Good results start with good ingredients. You need plain flour for this, not self raising!
For the flakier varieties such as puff or flaky pastry you can use a strong, bread flour which has a higher gluten content. This will help to make the dough even flakier.
Keep the wholemeal or wholewheat flours for shortcrust, as the bran content will prevent flaky and puff pastry from forming flakes.
There are a number of types of fat that can be used, including a mixture of those below.
This gives good results, with flavour, colour, and some shortness.
Hard or block margarine is best as the soft kind can become oily and melt too quickly when you are rubbing it into the flour.
Another excellent choice, with a nice flavour which makes light, short pastry.
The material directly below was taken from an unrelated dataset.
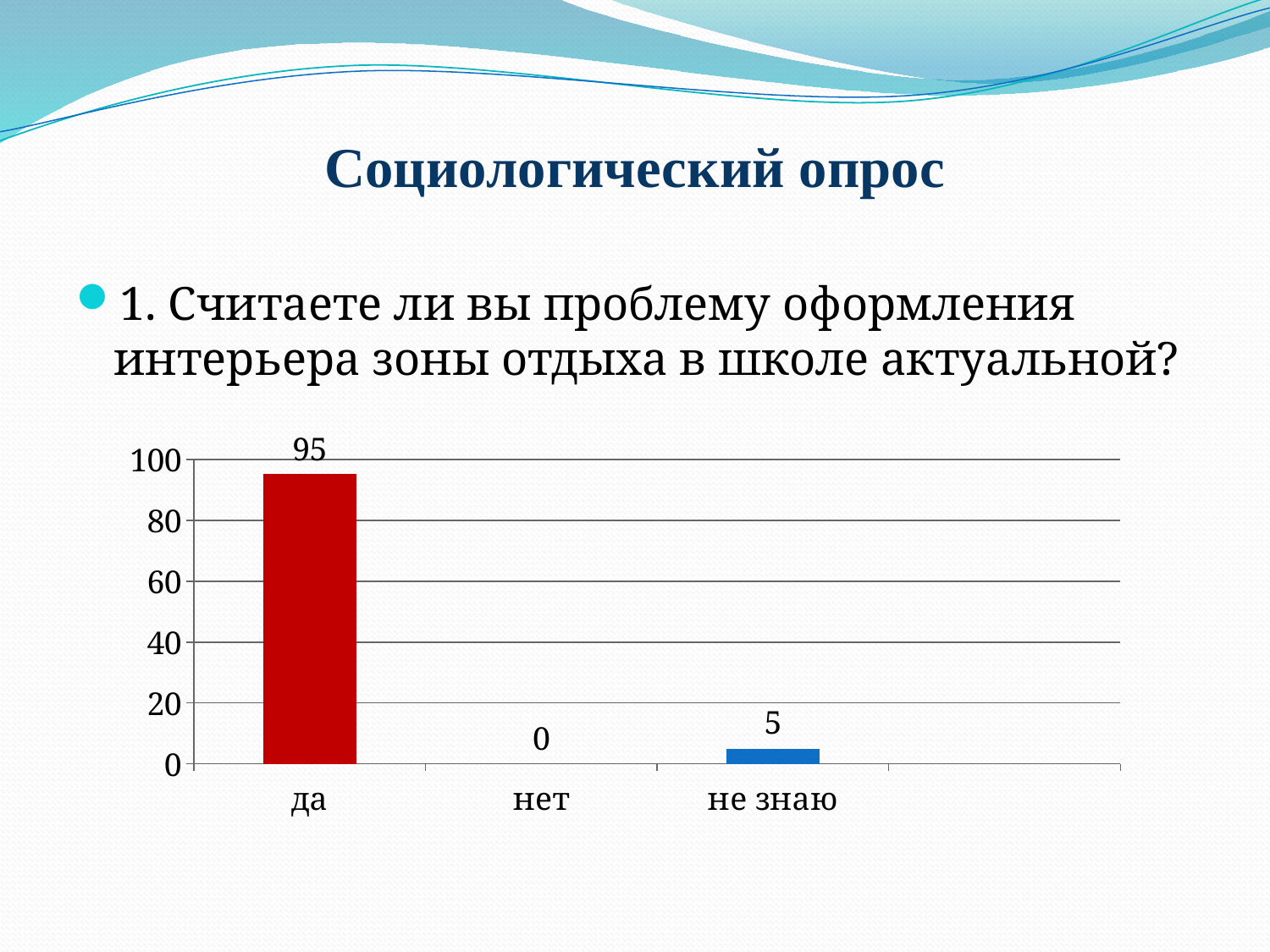
Is the value for "да" greater or less than 80? greater Which is larger, the value for "не знаю" or the value for "нет"? не знаю How many categories are shown on the x axis? 3 What colour is the bar for "да"? red What kind of chart is shown on the slide? bar chart What is the difference between the values for "да" and "не знаю"? 90 What is the value for "да"? 95 What is the value for "нет"? 0 What is the total of the three values shown in the chart? 100 Which category has the highest value? да Which category has the lowest value? нет What is the value for "не знаю"? 5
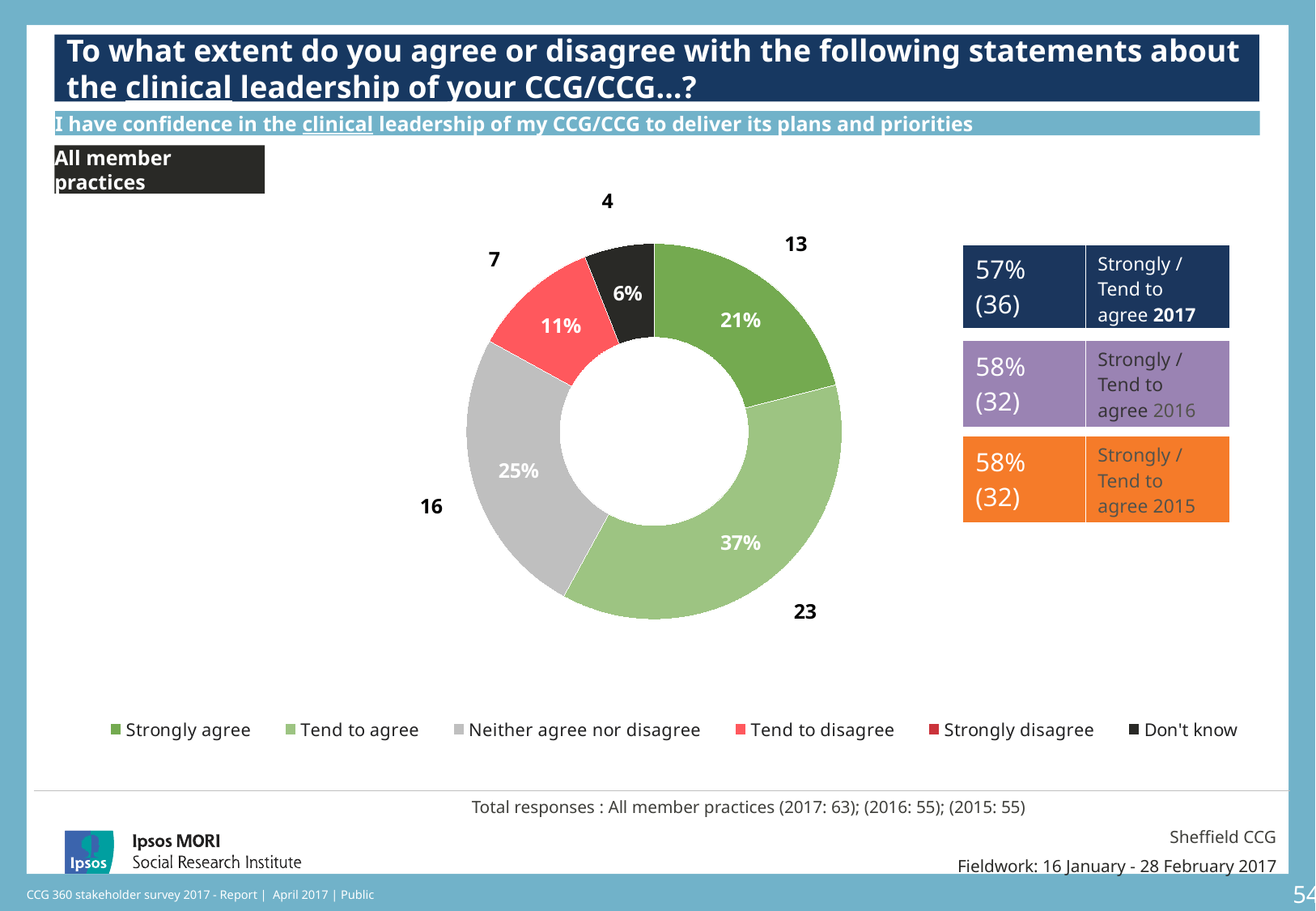
What is the difference in percentage points between 'Tend to agree' and 'Strongly agree'? 16 What was the combined 'Strongly / Tend to agree' percentage in 2017? 57% Which response category has the largest share of the donut chart? Tend to agree What percentage of respondents answered 'Neither agree nor disagree'? 25% How many entries does the legend list? 6 What percentage of respondents said they 'Tend to agree'? 37% How many respondents said they 'Tend to disagree'? 7 Which labelled segment of the donut chart has the smallest share? Don't know Which is larger: the share for 'Neither agree nor disagree' or the share for 'Tend to disagree'? Neither agree nor disagree What percentage of respondents answered 'Don't know'? 6% What percentage of respondents said they 'Strongly agree'? 21% What type of chart is shown on the slide? Donut (pie) chart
However, the cost may prevent it being used on a regular basis.
This makes lovely short, crispy pastry, but it lacks colour.
Vegetable fats such as Trex, produce similar results to lard (without the animal fat) but produce a very pale result, with little flavour.
A mixture of fats
Ideally a mixture of lard (or shortening) with butter or margarine will make the best pastry. Remember it needs to be cold, so take it out of the fridge just before you use it.
Normally water is used as the liquid to bind the other ingredients into a dough. In the case of rich pastry an egg can serve the same purpose, however.
Again we need to use ice cold water, to prevent the fat in the mixture from beginning to melt. If this does happen, then the dough will be more difficult to handle, and the finished result may be too crumbly.